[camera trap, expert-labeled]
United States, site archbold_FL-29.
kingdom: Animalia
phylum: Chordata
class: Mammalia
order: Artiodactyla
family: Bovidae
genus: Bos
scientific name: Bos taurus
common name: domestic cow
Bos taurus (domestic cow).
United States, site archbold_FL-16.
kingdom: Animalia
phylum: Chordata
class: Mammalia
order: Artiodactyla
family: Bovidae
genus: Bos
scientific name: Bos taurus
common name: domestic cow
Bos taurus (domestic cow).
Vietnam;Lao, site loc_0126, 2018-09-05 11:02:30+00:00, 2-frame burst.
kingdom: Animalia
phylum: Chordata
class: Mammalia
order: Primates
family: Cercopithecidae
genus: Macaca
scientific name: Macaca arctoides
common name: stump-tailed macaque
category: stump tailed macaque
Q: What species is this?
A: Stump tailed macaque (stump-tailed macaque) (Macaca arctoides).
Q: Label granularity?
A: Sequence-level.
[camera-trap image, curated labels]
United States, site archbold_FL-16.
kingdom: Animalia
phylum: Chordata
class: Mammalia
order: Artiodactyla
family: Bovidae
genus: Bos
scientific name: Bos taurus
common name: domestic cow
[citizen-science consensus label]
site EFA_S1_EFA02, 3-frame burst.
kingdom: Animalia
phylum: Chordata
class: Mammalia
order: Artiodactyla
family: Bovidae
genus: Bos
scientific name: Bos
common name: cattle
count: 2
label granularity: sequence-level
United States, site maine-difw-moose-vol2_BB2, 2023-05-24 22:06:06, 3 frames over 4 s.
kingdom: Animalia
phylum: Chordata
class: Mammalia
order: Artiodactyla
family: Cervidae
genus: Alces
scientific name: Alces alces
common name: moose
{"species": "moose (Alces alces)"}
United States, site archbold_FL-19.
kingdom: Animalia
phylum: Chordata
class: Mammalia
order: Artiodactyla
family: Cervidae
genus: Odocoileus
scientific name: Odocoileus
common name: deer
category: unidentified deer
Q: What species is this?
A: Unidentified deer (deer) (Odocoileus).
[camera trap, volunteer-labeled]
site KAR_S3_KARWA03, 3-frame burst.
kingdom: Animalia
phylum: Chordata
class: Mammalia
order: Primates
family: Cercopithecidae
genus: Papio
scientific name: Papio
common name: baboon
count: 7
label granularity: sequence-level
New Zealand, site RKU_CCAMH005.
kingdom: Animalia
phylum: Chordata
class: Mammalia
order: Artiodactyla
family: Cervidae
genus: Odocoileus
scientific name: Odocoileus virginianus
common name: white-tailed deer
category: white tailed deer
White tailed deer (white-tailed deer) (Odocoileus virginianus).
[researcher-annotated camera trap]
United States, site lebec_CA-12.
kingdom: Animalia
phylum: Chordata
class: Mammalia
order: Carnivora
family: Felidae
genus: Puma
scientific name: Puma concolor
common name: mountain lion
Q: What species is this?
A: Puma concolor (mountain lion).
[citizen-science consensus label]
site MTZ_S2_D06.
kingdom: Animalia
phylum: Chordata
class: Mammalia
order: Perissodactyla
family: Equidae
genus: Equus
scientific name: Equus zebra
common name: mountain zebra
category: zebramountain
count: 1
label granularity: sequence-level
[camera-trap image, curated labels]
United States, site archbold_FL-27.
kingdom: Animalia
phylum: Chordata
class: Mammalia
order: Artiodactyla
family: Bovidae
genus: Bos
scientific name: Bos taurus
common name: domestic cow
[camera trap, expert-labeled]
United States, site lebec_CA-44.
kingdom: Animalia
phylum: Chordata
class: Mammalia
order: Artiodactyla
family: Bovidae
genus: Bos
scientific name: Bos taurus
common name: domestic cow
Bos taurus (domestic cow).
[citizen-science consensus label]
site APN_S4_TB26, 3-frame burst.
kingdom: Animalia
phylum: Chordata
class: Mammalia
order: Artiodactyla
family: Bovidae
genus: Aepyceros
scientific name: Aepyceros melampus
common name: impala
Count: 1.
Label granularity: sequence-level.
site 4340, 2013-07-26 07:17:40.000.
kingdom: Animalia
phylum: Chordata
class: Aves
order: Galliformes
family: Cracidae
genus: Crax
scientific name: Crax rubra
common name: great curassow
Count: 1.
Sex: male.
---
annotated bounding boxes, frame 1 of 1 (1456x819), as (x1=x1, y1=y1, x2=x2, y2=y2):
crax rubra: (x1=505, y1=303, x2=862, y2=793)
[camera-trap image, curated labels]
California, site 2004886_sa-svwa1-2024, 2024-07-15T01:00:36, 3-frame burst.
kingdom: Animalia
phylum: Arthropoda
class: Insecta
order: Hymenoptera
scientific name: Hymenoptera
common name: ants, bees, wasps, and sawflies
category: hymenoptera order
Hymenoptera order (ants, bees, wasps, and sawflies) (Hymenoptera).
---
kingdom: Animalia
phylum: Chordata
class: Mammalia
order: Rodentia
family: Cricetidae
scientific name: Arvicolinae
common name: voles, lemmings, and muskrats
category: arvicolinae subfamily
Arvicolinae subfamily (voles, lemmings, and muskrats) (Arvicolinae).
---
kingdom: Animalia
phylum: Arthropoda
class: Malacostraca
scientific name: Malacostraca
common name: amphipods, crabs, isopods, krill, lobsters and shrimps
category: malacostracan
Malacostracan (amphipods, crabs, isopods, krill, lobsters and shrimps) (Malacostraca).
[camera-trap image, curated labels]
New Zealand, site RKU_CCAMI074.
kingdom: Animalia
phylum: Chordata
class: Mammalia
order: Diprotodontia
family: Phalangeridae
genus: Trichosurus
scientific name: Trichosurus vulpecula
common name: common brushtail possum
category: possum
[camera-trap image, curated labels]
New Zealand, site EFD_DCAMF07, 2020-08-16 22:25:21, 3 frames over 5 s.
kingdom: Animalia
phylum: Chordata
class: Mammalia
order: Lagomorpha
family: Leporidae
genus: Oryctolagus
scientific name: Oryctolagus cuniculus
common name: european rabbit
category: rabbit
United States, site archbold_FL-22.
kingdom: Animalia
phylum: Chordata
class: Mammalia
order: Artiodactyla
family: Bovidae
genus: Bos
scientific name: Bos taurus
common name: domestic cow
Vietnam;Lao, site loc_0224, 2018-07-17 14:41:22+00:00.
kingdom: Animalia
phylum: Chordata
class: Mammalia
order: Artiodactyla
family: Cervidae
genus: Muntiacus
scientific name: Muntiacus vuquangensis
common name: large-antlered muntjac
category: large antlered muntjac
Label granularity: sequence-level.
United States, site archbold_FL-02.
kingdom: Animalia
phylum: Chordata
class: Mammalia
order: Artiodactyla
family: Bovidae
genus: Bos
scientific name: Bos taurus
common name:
□ □ □ □
ASSIGNMENT:
The listing is to be retyped in full, exactly as shown.

RESPONSE TO THIS TASK:
[camera trap, expert-labeled]
United States, site archbold_FL-29.
kingdom: Animalia
phylum: Chordata
class: Mammalia
order: Artiodactyla
family: Bovidae
genus: Bos
scientific name: Bos taurus
common name: domestic cow
Bos taurus (domestic cow).
United States, site archbold_FL-16.
kingdom: Animalia
phylum: Chordata
class: Mammalia
order: Artiodactyla
family: Bovidae
genus: Bos
scientific name: Bos taurus
common name: domestic cow
Bos taurus (domestic cow).
Vietnam;Lao, site loc_0126, 2018-09-05 11:02:30+00:00, 2-frame burst.
kingdom: Animalia
phylum: Chordata
class: Mammalia
order: Primates
family: Cercopithecidae
genus: Macaca
scientific name: Macaca arctoides
common name: stump-tailed macaque
category: stump tailed macaque
Q: What species is this?
A: Stump tailed macaque (stump-tailed macaque) (Macaca arctoides).
Q: Label granularity?
A: Sequence-level.
[camera-trap image, curated labels]
United States, site archbold_FL-16.
kingdom: Animalia
phylum: Chordata
class: Mammalia
order: Artiodactyla
family: Bovidae
genus: Bos
scientific name: Bos taurus
common name: domestic cow
[citizen-science consensus label]
site EFA_S1_EFA02, 3-frame burst.
kingdom: Animalia
phylum: Chordata
class: Mammalia
order: Artiodactyla
family: Bovidae
genus: Bos
scientific name: Bos
common name: cattle
count: 2
label granularity: sequence-level
United States, site maine-difw-moose-vol2_BB2, 2023-05-24 22:06:06, 3 frames over 4 s.
kingdom: Animalia
phylum: Chordata
class: Mammalia
order: Artiodactyla
family: Cervidae
genus: Alces
scientific name: Alces alces
common name: moose
{"species": "moose (Alces alces)"}
United States, site archbold_FL-19.
kingdom: Animalia
phylum: Chordata
class: Mammalia
order: Artiodactyla
family: Cervidae
genus: Odocoileus
scientific name: Odocoileus
common name: deer
category: unidentified deer
Q: What species is this?
A: Unidentified deer (deer) (Odocoileus).
[camera trap, volunteer-labeled]
site KAR_S3_KARWA03, 3-frame burst.
kingdom: Animalia
phylum: Chordata
class: Mammalia
order: Primates
family: Cercopithecidae
genus: Papio
scientific name: Papio
common name: baboon
count: 7
label granularity: sequence-level
New Zealand, site RKU_CCAMH005.
kingdom: Animalia
phylum: Chordata
class: Mammalia
order: Artiodactyla
family: Cervidae
genus: Odocoileus
scientific name: Odocoileus virginianus
common name: white-tailed deer
category: white tailed deer
White tailed deer (white-tailed deer) (Odocoileus virginianus).
[researcher-annotated camera trap]
United States, site lebec_CA-12.
kingdom: Animalia
phylum: Chordata
class: Mammalia
order: Carnivora
family: Felidae
genus: Puma
scientific name: Puma concolor
common name: mountain lion
Q: What species is this?
A: Puma concolor (mountain lion).
[citizen-science consensus label]
site MTZ_S2_D06.
kingdom: Animalia
phylum: Chordata
class: Mammalia
order: Perissodactyla
family: Equidae
genus: Equus
scientific name: Equus zebra
common name: mountain zebra
category: zebramountain
count: 1
label granularity: sequence-level
[camera-trap image, curated labels]
United States, site archbold_FL-27.
kingdom: Animalia
phylum: Chordata
class: Mammalia
order: Artiodactyla
family: Bovidae
genus: Bos
scientific name: Bos taurus
common name: domestic cow
[camera trap, expert-labeled]
United States, site lebec_CA-44.
kingdom: Animalia
phylum: Chordata
class: Mammalia
order: Artiodactyla
family: Bovidae
genus: Bos
scientific name: Bos taurus
common name: domestic cow
Bos taurus (domestic cow).
[citizen-science consensus label]
site APN_S4_TB26, 3-frame burst.
kingdom: Animalia
phylum: Chordata
class: Mammalia
order: Artiodactyla
family: Bovidae
genus: Aepyceros
scientific name: Aepyceros melampus
common name: impala
Count: 1.
Label granularity: sequence-level.
site 4340, 2013-07-26 07:17:40.000.
kingdom: Animalia
phylum: Chordata
class: Aves
order: Galliformes
family: Cracidae
genus: Crax
scientific name: Crax rubra
common name: great curassow
Count: 1.
Sex: male.
---
annotated bounding boxes, frame 1 of 1 (1456x819), as (x1=x1, y1=y1, x2=x2, y2=y2):
crax rubra: (x1=505, y1=303, x2=862, y2=793)
[camera-trap image, curated labels]
California, site 2004886_sa-svwa1-2024, 2024-07-15T01:00:36, 3-frame burst.
kingdom: Animalia
phylum: Arthropoda
class: Insecta
order: Hymenoptera
scientific name: Hymenoptera
common name: ants, bees, wasps, and sawflies
category: hymenoptera order
Hymenoptera order (ants, bees, wasps, and sawflies) (Hymenoptera).
---
kingdom: Animalia
phylum: Chordata
class: Mammalia
order: Rodentia
family: Cricetidae
scientific name: Arvicolinae
common name: voles, lemmings, and muskrats
category: arvicolinae subfamily
Arvicolinae subfamily (voles, lemmings, and muskrats) (Arvicolinae).
---
kingdom: Animalia
phylum: Arthropoda
class: Malacostraca
scientific name: Malacostraca
common name: amphipods, crabs, isopods, krill, lobsters and shrimps
category: malacostracan
Malacostracan (amphipods, crabs, isopods, krill, lobsters and shrimps) (Malacostraca).
[camera-trap image, curated labels]
New Zealand, site RKU_CCAMI074.
kingdom: Animalia
phylum: Chordata
class: Mammalia
order: Diprotodontia
family: Phalangeridae
genus: Trichosurus
scientific name: Trichosurus vulpecula
common name: common brushtail possum
category: possum
[camera-trap image, curated labels]
New Zealand, site EFD_DCAMF07, 2020-08-16 22:25:21, 3 frames over 5 s.
kingdom: Animalia
phylum: Chordata
class: Mammalia
order: Lagomorpha
family: Leporidae
genus: Oryctolagus
scientific name: Oryctolagus cuniculus
common name: european rabbit
category: rabbit
United States, site archbold_FL-22.
kingdom: Animalia
phylum: Chordata
class: Mammalia
order: Artiodactyla
family: Bovidae
genus: Bos
scientific name: Bos taurus
common name: domestic cow
Vietnam;Lao, site loc_0224, 2018-07-17 14:41:22+00:00.
kingdom: Animalia
phylum: Chordata
class: Mammalia
order: Artiodactyla
family: Cervidae
genus: Muntiacus
scientific name: Muntiacus vuquangensis
common name: large-antlered muntjac
category: large antlered muntjac
Label granularity: sequence-level.
United States, site archbold_FL-02.
kingdom: Animalia
phylum: Chordata
class: Mammalia
order: Artiodactyla
family: Bovidae
genus: Bos
scientific name: Bos taurus
common name:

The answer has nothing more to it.